My complaint today has to do with the treatment of supporting cast, or more to the point, lack thereof!  Most of the book on the actual war itself are very focused on His Excellency, George Washington, and how awesome he is.  He’s always played by some very important leading man, like Brad Pitt or Christian Bale or Johnny Depp.  Tall and good looking, an imposing red-haired figure at 45 in his blue coat with excellent buckles, how can you miss him?

But I contend his supporting cast is more awesome and my specific complaint is the total lack of coverage of Henry Knox who, when he does get to appear on screen, is played by a comedian or some second-string sidekick who can pull off a nebbishy bookseller from Boston who whips out the super-secret winning plan at the last moment.

Like most of the supporting cast of the American Revolution, he was awesome. Hauled cannons in sleds from Upstate New York to Boston in the middle of winter! Orchestrated the Crossing of the Delaware! (Someone had to come up with that plan.) A founder of the Society of the Cinnicinati, a bona-fide somewhat Secret Society! First Secretary of War and founded the US Navy! And he was such a horrible insane tyrant in his old age up in Maine he was the model for Col. Pynchon in Hawthorne’s House of the Seven Gables.

Yet he is relegated to being played by a Topher Grace in the history of the Revolution when the movie is made and the book adaptation released. Compared to Washington, who has all the best lines, who cares about a crazy Bostonian with a flair for coming up with completely implausible plans that somehow work?

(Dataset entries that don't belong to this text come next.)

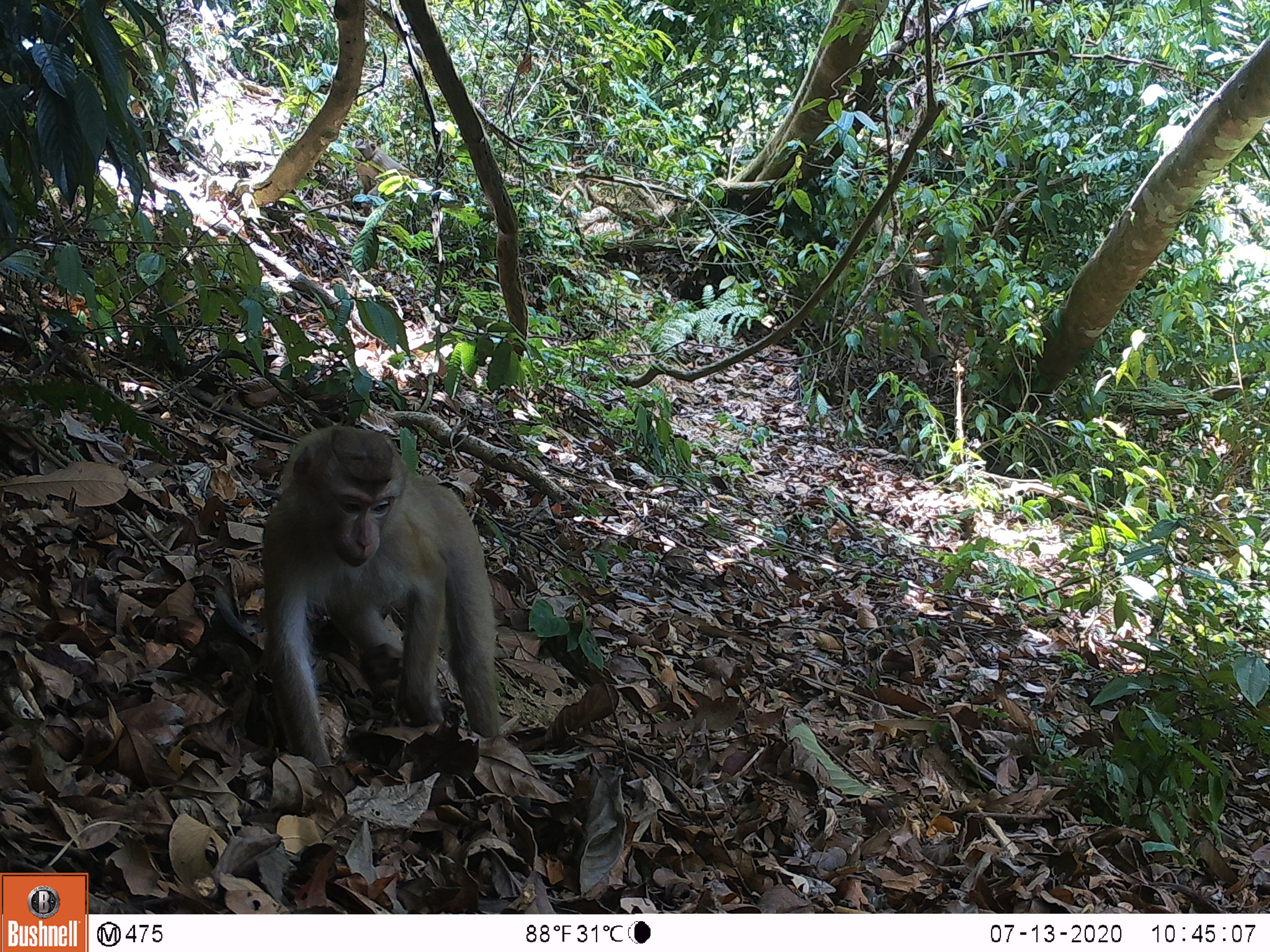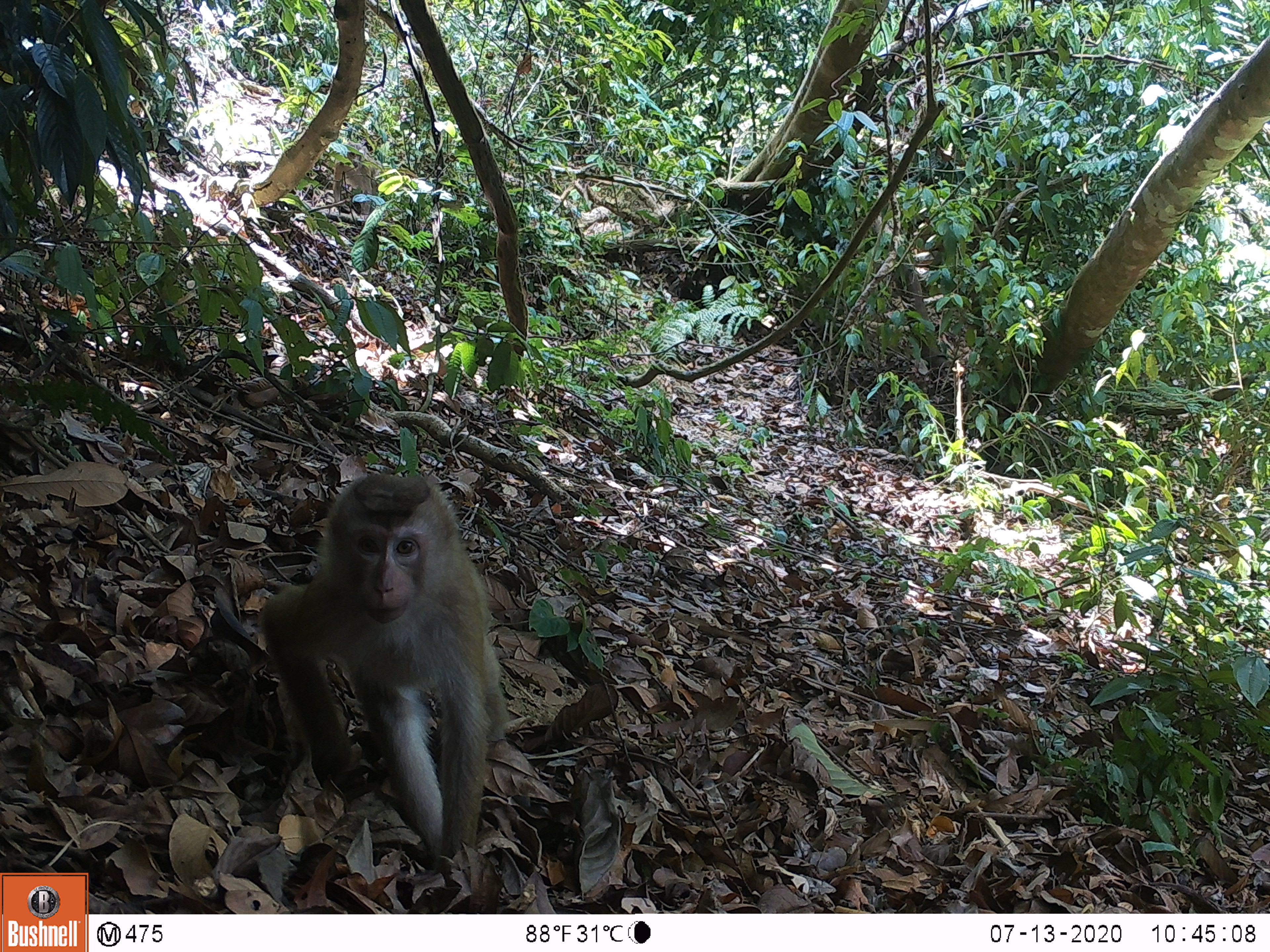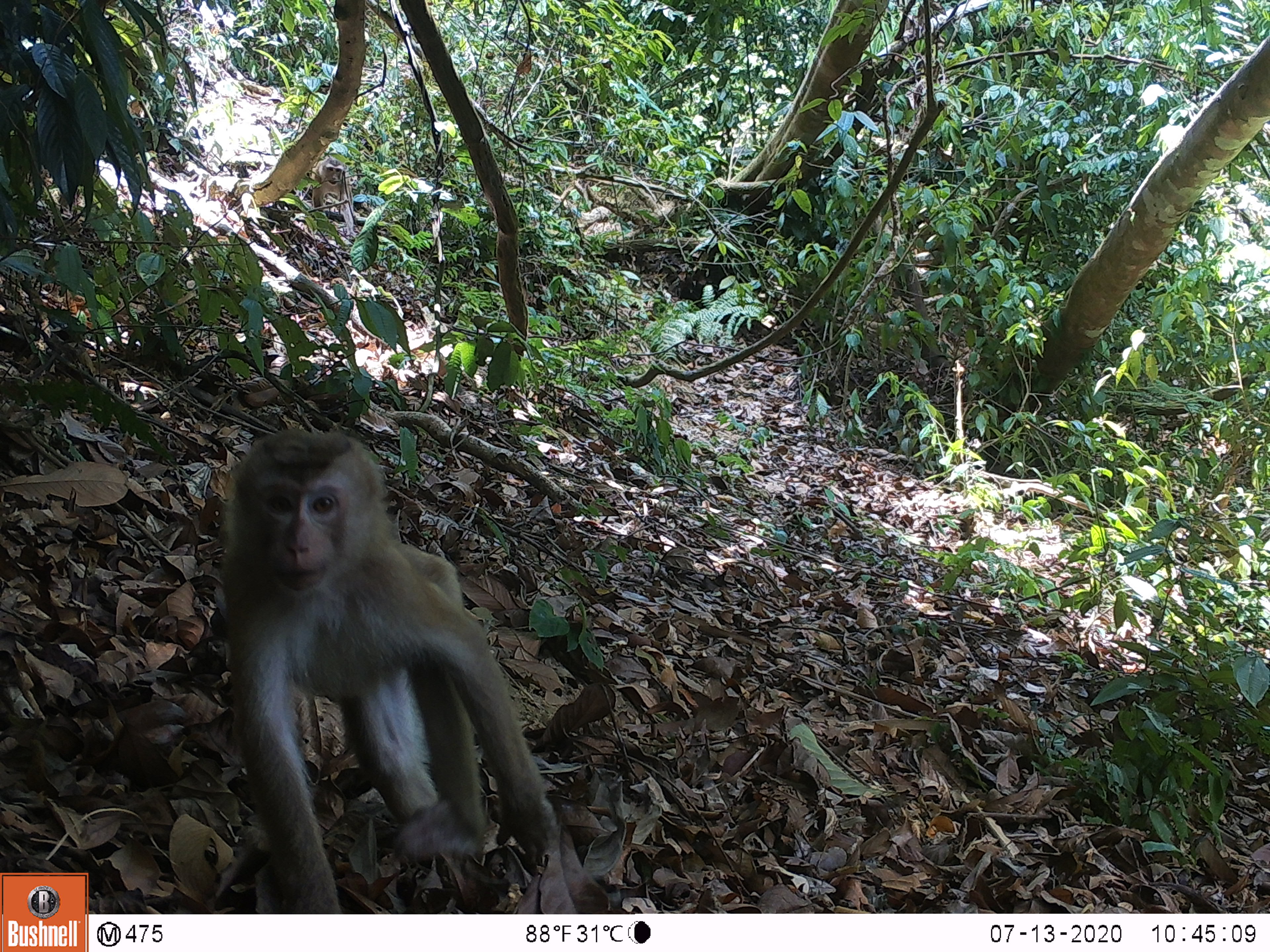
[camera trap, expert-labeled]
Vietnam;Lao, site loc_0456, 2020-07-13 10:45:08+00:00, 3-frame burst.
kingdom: Animalia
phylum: Chordata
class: Mammalia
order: Primates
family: Cercopithecidae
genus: Macaca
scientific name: Macaca nemestrina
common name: pig-tailed macaque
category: pig tailed macaque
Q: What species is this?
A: Pig tailed macaque (pig-tailed macaque) (Macaca nemestrina).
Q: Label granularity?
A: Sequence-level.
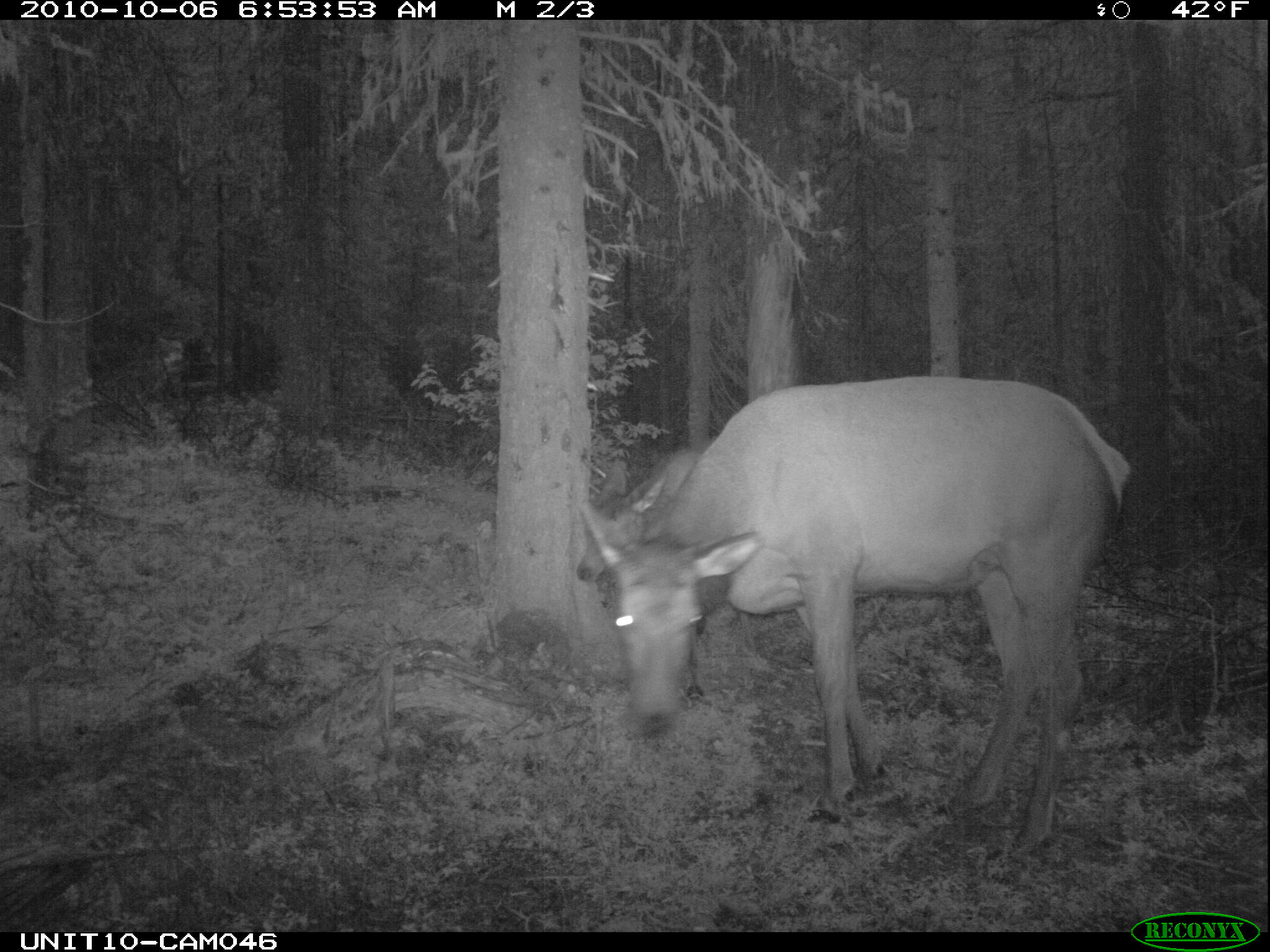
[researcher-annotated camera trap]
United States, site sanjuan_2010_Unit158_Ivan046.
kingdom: Animalia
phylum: Chordata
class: Mammalia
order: Artiodactyla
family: Cervidae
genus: Cervus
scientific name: Cervus elaphus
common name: red deer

My problem with the American Revolution in general and the history books in particular is the same problem I have with True Blood: I get tired of the Mary Sue main characters (although in history there are rarely Vampire boyfriends) and find the secondary cast so much more interesting. The secondary cast has all the color and flair! These main guys? Sure they can stop bullets and fly, but where’s the fun in that?  The secondary cast is so cool it’s difficult to believe they weren’t just made up.  By me.

I shake my fist in muted history-nerd rage.

(Yes, I’ve read Angel in the Whirlwind, and it has awesome parts about the secondary cast.  McCullough’s 1776 has some nice in-depth on secondary characters on both sides of the conflict.)